■ THE REQUEST
Retype all of the entries below word for word, and leave the pictures out.

■ DATA SHOWN
* START *
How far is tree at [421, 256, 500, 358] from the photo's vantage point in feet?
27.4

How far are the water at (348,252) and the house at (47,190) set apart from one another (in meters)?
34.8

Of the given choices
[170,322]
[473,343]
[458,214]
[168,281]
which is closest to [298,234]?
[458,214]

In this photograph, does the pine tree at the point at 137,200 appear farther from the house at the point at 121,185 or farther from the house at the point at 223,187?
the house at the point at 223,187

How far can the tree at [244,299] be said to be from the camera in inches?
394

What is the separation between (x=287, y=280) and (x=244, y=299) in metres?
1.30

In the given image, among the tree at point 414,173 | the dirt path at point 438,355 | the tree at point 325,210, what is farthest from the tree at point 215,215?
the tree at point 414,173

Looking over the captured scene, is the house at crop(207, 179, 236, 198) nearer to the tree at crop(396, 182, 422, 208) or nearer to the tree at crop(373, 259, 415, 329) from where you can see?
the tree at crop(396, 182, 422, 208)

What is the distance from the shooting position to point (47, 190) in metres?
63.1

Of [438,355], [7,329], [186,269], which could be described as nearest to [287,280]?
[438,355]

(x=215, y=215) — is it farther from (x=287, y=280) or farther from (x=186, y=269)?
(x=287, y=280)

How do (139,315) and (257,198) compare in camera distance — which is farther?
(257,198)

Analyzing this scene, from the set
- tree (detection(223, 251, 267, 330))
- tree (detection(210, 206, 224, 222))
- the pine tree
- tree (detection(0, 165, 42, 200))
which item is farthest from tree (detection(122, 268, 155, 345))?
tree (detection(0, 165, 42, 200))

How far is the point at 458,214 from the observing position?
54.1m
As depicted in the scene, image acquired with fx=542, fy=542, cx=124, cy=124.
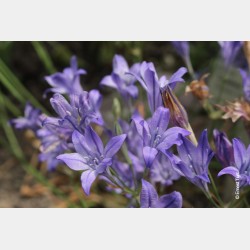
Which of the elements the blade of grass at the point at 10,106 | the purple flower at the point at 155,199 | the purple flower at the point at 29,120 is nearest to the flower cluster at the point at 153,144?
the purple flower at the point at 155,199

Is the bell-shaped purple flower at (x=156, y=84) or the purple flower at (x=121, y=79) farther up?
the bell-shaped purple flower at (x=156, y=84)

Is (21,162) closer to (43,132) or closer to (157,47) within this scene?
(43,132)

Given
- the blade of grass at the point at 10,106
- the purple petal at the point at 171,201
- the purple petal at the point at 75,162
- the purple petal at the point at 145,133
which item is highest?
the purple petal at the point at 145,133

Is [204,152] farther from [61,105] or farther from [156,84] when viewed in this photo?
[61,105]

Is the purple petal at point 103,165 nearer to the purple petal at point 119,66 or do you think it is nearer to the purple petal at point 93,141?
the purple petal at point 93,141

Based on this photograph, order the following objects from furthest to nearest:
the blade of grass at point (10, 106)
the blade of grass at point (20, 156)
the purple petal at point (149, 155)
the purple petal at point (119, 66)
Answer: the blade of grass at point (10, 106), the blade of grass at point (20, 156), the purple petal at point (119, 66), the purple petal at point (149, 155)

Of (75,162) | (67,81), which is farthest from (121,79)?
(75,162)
* END *
■ TASK RESULT
How far is tree at [421, 256, 500, 358] from the photo's vantage point in feet?
27.4

How far are the water at (348,252) and the house at (47,190) set apart from one another (in meters)?
34.8

Of the given choices
[170,322]
[473,343]
[458,214]
[168,281]
which is closest to [298,234]?
[458,214]

In this photograph, does the pine tree at the point at 137,200 appear farther from the house at the point at 121,185 or farther from the house at the point at 223,187?
the house at the point at 223,187

How far can the tree at [244,299] be said to be from the camera in inches?
394

What is the separation between (x=287, y=280) and (x=244, y=299) in metres?
1.30

In the given image, among the tree at point 414,173 | the dirt path at point 438,355 | the tree at point 325,210, what is farthest from the tree at point 215,215?
the tree at point 414,173

Looking over the captured scene, is the house at crop(207, 179, 236, 198) nearer to the tree at crop(396, 182, 422, 208) or nearer to the tree at crop(373, 259, 415, 329) from where you can see?
the tree at crop(396, 182, 422, 208)

What is the distance from the shooting position to point (47, 190) in metres?
63.1

Of [438,355], [7,329], [186,269], which could be described as nearest to [287,280]?
[438,355]

(x=215, y=215) — is it farther from (x=287, y=280) or farther from (x=186, y=269)?
(x=287, y=280)

How do (139,315) and (257,198) compare in camera distance — which is farther?
(257,198)

Analyzing this scene, from the set
- tree (detection(223, 251, 267, 330))
- tree (detection(210, 206, 224, 222))
- the pine tree
- tree (detection(0, 165, 42, 200))
which item is farthest from tree (detection(122, 268, 155, 345))?
tree (detection(0, 165, 42, 200))

How far is the point at 458,214 from the observing position?
54.1m
As depicted in the scene, image acquired with fx=542, fy=542, cx=124, cy=124.
Which of the elements the blade of grass at the point at 10,106 | the purple flower at the point at 155,199 | the purple flower at the point at 29,120 is nearest to the flower cluster at the point at 153,144?
the purple flower at the point at 155,199

Is the bell-shaped purple flower at (x=156, y=84) or the purple flower at (x=121, y=79) farther up?
the bell-shaped purple flower at (x=156, y=84)

Is (21,162) closer to (43,132) or closer to (157,47) within this scene?
(43,132)

Given
- the blade of grass at the point at 10,106
- the purple petal at the point at 171,201
- the purple petal at the point at 75,162
- the purple petal at the point at 145,133
which item is highest?
the purple petal at the point at 145,133

Is [204,152] farther from [61,105] or farther from [156,84] when viewed in this photo?
[61,105]

Is the purple petal at point 103,165 nearer to the purple petal at point 119,66 or do you think it is nearer to the purple petal at point 93,141?
the purple petal at point 93,141

Based on this photograph, order the following objects from furthest to nearest:
the blade of grass at point (10, 106)
the blade of grass at point (20, 156)
the purple petal at point (149, 155)
the purple petal at point (119, 66)
Answer: the blade of grass at point (10, 106), the blade of grass at point (20, 156), the purple petal at point (119, 66), the purple petal at point (149, 155)

Of (75,162) | (67,81), which is farthest from (121,79)?
(75,162)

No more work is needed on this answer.